The FAA is currently deliberating between three proposals for UAS deconfliction systems:

  • A requirement that all BVLOS operations in controlled airspace or within the lateral limits of a Mode C Veil under an exemption to use a strategic deconfliction and conformance monitoring capability. This could be fulfilled if the operator provisions their own capability that meets the requirement of a published standard.
  • A requirement that all BVLOS operations under an exemption (including in Class G airspace) use a strategic deconfliction and conformance monitoring capability.
  • ASTM F3548–21, Standard Specification for UAS Traffic Management (UTM) UAS Service Supplier (USS) Interoperability, is a published standard that can be used to meet the requirement to have a strategic deconfliction and conformance monitoring capability.

The pertinent questions for this topic become – which requirement should the FAA impose for UAS deconfliction? What alternative means exist (preferably using published standards) that the FAA should consider? What evidence exists for the safety benefit and operation efficiency of any alternative means?

6. Detect and Avoid Between Unmanned Aircraft

The FAA views strategic deconfliction and conformance monitoring as two layers of a new, conceptual conflict management strategy for UAS. It is also considering requiring a third layer, in the form of detect-and-avoid between UA, leveraging some form of vehicle-to-vehicle communications method.

  • A proposal is to use the ACAS sXu standard (RTCA DO-396). Should the FAA impose this requirement, including the use of a specific communications method? Why or why not?
  • What evidence exists that the standard mentioned above would sufficiently manage the risk of collision between UA?
  • If the FAA imposes a requirement for UA-to-UA detection and avoidance, should it also prescribe technical requirements to ensure interoperability between all BVLOS UAS?

7. BVLOS Shielded Operations

The BVLOS ARC report proposed labeling certain types of BVLOS operations as shielded operations. This will refer to operations occurring in a shielded area defined as “a volume of airspace that includes 100 feet above the vertical extent of an obstacle or critical infrastructure and within 100 feet of the lateral extent of the same obstacle or critical infrastructure.”

The ARC recommends that shielded operations be given right-of-way privileges based on the unique nature of those operations and the limited likelihood of crewed operations in the specified areas.

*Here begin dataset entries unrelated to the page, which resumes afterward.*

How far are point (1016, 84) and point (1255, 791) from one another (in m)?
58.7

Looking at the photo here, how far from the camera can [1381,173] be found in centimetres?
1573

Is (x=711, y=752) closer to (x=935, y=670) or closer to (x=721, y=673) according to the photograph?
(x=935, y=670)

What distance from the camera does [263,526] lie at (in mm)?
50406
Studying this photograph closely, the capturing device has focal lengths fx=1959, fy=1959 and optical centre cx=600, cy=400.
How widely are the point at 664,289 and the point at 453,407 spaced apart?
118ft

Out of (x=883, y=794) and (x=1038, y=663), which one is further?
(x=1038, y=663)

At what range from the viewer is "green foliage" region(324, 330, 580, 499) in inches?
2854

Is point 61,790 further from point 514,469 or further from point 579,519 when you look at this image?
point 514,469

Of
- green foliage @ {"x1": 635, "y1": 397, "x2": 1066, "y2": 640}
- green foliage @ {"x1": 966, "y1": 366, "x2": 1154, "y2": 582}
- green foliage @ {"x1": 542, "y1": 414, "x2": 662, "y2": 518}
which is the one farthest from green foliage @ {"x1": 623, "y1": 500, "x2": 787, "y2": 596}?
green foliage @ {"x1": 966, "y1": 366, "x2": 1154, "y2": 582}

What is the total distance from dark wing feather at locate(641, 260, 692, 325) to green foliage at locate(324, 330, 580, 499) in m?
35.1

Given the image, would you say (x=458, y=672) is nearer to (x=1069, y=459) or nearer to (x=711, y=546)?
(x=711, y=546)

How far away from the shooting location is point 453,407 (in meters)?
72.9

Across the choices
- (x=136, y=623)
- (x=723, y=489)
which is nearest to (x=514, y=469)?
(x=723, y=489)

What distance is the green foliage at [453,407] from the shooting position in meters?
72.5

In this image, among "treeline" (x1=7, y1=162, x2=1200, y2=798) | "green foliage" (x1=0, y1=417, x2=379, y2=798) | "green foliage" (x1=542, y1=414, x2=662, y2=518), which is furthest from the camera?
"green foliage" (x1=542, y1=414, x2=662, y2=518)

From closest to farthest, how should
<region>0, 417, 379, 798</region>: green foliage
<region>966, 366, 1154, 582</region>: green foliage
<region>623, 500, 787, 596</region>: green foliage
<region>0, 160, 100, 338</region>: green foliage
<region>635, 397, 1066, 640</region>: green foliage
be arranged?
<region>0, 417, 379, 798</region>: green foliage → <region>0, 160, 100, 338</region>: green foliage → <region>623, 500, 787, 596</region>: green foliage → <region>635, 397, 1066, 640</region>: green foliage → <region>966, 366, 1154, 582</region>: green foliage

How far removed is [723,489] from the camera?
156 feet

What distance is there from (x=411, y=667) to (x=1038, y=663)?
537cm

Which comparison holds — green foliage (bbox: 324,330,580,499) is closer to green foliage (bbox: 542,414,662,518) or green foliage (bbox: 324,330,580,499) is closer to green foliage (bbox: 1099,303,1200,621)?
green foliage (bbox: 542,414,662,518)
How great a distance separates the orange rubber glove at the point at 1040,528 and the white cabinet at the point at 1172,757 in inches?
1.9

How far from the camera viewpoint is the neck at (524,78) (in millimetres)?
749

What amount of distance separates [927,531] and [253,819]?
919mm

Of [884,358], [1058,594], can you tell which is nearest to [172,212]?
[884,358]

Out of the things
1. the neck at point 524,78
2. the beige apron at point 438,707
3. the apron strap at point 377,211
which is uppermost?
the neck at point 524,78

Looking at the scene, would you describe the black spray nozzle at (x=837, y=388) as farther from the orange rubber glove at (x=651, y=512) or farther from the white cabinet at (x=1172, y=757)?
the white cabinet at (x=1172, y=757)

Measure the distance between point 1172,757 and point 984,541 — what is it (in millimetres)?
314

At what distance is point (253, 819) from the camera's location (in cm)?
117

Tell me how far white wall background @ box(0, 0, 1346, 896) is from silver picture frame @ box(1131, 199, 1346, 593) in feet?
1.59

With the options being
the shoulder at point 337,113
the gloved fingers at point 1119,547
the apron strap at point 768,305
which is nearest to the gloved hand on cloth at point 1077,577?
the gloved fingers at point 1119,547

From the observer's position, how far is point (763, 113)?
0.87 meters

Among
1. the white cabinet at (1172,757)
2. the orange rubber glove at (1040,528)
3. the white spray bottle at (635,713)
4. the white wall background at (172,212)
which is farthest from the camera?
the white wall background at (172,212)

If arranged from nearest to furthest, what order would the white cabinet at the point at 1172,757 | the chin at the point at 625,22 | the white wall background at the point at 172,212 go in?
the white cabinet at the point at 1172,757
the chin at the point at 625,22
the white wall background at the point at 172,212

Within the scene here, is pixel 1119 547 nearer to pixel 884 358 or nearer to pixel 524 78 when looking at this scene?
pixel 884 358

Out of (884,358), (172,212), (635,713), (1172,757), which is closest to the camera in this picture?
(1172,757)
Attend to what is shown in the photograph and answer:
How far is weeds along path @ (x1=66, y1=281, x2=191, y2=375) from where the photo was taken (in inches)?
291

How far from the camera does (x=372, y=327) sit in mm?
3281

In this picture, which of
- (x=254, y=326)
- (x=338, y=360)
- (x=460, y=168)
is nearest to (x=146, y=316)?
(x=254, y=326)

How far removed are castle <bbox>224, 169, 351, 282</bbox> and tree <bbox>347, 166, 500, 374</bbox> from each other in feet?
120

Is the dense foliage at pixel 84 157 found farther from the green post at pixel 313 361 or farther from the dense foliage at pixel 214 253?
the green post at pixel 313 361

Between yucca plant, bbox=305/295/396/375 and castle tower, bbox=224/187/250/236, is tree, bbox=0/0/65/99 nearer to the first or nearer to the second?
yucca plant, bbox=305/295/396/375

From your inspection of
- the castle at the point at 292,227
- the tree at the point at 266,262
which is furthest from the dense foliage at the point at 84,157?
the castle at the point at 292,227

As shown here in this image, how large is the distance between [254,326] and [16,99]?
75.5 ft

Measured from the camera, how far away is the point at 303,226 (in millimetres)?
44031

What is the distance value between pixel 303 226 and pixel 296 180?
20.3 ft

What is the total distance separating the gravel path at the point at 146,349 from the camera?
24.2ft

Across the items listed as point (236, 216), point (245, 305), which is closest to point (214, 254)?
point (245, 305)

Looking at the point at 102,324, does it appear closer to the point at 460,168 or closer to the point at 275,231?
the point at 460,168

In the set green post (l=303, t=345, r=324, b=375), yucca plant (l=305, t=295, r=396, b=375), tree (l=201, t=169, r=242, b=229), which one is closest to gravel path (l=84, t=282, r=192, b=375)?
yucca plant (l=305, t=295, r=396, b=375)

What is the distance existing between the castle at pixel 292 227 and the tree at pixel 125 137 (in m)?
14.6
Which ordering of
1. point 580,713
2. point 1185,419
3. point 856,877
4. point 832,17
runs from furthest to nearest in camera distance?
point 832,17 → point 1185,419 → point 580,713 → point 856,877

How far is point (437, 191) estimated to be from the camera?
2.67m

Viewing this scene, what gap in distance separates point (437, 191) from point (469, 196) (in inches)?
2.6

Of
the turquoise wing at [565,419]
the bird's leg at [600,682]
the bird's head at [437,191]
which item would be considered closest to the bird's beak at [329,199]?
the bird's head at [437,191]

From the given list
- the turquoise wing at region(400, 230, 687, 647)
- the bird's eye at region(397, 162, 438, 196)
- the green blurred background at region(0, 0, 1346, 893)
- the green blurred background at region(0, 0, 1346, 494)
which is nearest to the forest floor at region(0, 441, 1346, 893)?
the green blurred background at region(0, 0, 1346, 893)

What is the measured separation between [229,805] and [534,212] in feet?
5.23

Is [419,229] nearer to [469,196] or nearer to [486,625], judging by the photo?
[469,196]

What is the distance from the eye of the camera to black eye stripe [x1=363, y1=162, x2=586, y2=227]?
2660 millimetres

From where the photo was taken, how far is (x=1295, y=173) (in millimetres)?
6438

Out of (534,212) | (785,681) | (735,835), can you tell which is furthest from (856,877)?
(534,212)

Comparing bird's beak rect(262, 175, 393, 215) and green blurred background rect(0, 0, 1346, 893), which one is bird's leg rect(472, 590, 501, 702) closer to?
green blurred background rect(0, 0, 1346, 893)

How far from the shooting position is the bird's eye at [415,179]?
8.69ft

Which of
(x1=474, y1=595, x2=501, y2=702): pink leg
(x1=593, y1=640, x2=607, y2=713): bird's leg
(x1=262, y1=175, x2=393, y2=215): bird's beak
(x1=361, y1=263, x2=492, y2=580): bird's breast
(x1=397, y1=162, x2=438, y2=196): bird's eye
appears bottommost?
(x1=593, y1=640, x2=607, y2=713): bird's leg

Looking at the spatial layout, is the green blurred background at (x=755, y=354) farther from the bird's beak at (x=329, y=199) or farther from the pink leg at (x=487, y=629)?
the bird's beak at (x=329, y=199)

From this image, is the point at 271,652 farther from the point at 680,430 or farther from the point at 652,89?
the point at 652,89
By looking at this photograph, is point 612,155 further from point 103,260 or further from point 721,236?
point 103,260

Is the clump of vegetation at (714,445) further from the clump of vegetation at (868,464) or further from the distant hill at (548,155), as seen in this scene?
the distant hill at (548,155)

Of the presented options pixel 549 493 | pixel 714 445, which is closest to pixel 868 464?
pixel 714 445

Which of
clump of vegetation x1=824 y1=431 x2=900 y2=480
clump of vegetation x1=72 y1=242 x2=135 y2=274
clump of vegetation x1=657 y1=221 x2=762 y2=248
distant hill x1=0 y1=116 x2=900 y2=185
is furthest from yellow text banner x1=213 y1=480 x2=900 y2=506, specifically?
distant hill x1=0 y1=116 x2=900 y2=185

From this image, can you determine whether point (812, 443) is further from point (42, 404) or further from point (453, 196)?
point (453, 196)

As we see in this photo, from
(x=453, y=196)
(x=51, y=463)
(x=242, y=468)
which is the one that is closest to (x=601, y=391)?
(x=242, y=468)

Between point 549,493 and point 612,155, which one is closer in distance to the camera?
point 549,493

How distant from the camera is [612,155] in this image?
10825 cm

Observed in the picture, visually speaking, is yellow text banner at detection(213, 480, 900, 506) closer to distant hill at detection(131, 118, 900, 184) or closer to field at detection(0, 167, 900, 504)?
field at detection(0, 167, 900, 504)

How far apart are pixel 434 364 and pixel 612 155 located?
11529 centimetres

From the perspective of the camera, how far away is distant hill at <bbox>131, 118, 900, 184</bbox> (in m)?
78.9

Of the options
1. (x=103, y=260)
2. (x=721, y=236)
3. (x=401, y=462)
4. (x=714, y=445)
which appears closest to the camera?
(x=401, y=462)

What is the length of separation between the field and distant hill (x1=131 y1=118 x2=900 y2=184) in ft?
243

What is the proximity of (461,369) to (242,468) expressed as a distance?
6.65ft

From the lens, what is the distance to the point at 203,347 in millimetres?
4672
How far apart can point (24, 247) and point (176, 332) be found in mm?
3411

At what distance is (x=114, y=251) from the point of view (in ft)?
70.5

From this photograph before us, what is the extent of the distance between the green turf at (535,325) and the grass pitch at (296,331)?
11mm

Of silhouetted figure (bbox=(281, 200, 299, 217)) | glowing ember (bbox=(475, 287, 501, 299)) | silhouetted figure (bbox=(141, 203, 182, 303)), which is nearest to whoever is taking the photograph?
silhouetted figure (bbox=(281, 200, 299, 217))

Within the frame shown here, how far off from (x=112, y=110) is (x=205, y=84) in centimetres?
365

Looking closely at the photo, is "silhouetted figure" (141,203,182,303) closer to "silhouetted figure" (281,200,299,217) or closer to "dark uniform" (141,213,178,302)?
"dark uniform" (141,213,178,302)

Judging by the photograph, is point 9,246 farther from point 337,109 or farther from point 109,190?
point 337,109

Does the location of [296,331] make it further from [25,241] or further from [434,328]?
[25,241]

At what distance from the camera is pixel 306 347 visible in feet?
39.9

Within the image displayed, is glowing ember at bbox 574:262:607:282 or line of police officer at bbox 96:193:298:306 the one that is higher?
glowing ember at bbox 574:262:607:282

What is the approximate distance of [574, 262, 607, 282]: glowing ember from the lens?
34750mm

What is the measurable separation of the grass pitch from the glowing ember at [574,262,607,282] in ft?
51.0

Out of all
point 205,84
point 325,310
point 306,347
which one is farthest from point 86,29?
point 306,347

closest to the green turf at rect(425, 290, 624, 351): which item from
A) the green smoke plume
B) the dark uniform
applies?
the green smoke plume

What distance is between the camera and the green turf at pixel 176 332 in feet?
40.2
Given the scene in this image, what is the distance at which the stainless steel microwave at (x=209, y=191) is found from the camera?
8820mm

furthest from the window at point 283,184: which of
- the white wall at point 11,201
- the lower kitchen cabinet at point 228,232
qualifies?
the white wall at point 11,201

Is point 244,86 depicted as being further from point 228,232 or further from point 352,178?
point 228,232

Based on this proposal, the FAA would like comments on the following questions:

  • In which circumstances or environments should the FAA authorize shielded operations? Conversely, are there circumstances or environments in which the FAA should not authorize shielded operations?
  • The 42 U.S.C. 5195(c) definition of critical infrastructure has broad applicability. Should the FAA further limit or expand the applicability?
  • The ARC report proposes an appropriate offset of 100 feet above and 100 feet lateral distance. Is this standard appropriate? If not, what other standard should be used, and what evidence supports the appropriateness and safety of an alternative standard?
  • What type of notification (e.g., email, phone call, web portal, mobile phone app, etc.) should operators conducting BVLOS operations provide to local aviation communities?

Final Thoughts

The process of developing the rules for BVLOS drone operations is moving slowly, but it is progressing. The FAA’s evaluation of these four requests will play a huge role in gathering information that will make the BVLOS policy practical, realistic, and safe. The latest public comment period is a great chance for the drone community to make their voices heard on a policy that will shape the future of drone operations.

Make sure to check the FAA docket and get your comments in before the 20-day public comment period expires.